B. Inciter les emprunteurs pour dépasser le risque d’aléa moral

Outre la théorie des contrats contingents présentée précédemment, une autre voie de recherche destinée à prendre en compte le risque d’aléa moral est celle empruntée par la théorie de l’agence en recourant aux contrats incitatifs.

Une relation d’agence est définie par Michael Jensen et William Meckling comme « un contrat par lequel une ou plusieurs personnes (le principal) engage une autre personne (l’agent) pour exécuter en son nom une tâche quelconque qui implique une délégation d’un certain pouvoir de décision à l’agent » (1976, cité par Coriat & Weinstein, 1995, p. 93). L’agent peut agir de manière préjudiciable aux intérêts du principal, sans que ce dernier ne puisse observer la réalité de ce comportement (aléa moral).Appliquée à la relation de crédit, le prêteur est le principal et l’emprunteur l’agent dans la mesure où ce dernier détient l’information et met en œuvre le projet à financer. Le conflit d’intérêt porte donc sur le comportement de l’emprunteur qui n’est pas observable sans coût par le prêteur, et qui peut s’avérer plus risqué qu’initialement annoncé ou se traduire par la diffusion à la banque de résultats volontairement sous-estimés.

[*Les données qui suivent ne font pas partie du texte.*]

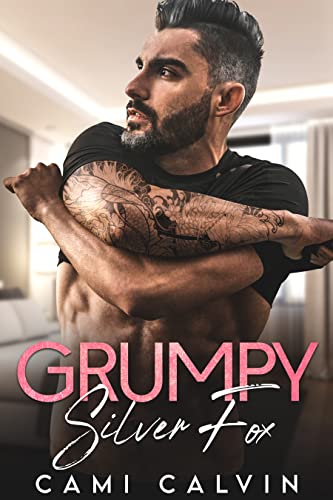 Grumpy Silver Fox: Bad Boy Billionaire Age Gap Romance (Lake Lanier Billionaires)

Le défi pour le prêteur est de parvenir à proposer un contrat de prêt conduisant l’emprunteur à adopter un comportement qui aille dans son intérêt. Ces contrats incitatifs ont fait l’objet de différentes modélisations. Robert Townsend (1979) propose qu’en cas d’échec du remboursement, l’entreprise financée passe sous contrôle de la banque. Douglas Diamond (1984) élabore un contrat qui mixe un intérêt fixe, une menace de faillite et éventuellement la perte de garanties. Enfin, Douglas Galle et Martin Hellwig (1985) recourent également à la menace de mise en faillite comme source d’incitation. Dans ce dernier modèle, tout comme dans le précédent, le plan de remboursement ne dépend pas du résultat du projet car cela « inciterait l’emprunteur à déclarer le résultat auquel correspond le versement le plus faible et obligerait la banque à des vérifications coûteuses. C’est seulement lorsque le remboursement de la technologie est trop faible pour couvrir le remboursement fixé que l’investisseur observe le résultat et cette observation s’identifie à la faillite » (Rivaud-Danset, 1996, p. 941).

Les différents modèles traitant de l’asymétrie d’informationex ante et ex post que nous avons succinctement présentés ont tous en commun de ne porter que sur des relations de crédit sur une seule période (la relation s’interrompt avec le remboursement du prêt), ce qui affaiblit les raisonnements développés. Stiglitz et Weiss (1986) font ainsi un double constat d’échec des « menus de contrat ».

D’une part, l’accroissement des garanties exigées favorise les riches qui entreprennent des projets plus risqués. Les banques sont alors confrontées à un problème potentiel de sélection adverse. D’autre part, l’emprunteur étant omniscient, il peut déjouer les dispositifs destinés à le sélectionner (les riches se feront passer pour pauvres). Cela rend « inopérants les repères mis en place pour le classer comme un objet, le traiter comme un risque » (Rivaud-Danset, 1995, p. 234). Les banques n’ont donc d’autres solutions que de rationner la demande. Il est alors utile de considérer les relations de crédit dites de long terme dans la mesure où elles remettent en partie en cause la validité de certaines hypothèses retenues dans les modèles précédents, mais également parce qu’elles donnent plus de poids aux dispositifs destinés à limiter le risque d’aléa moral.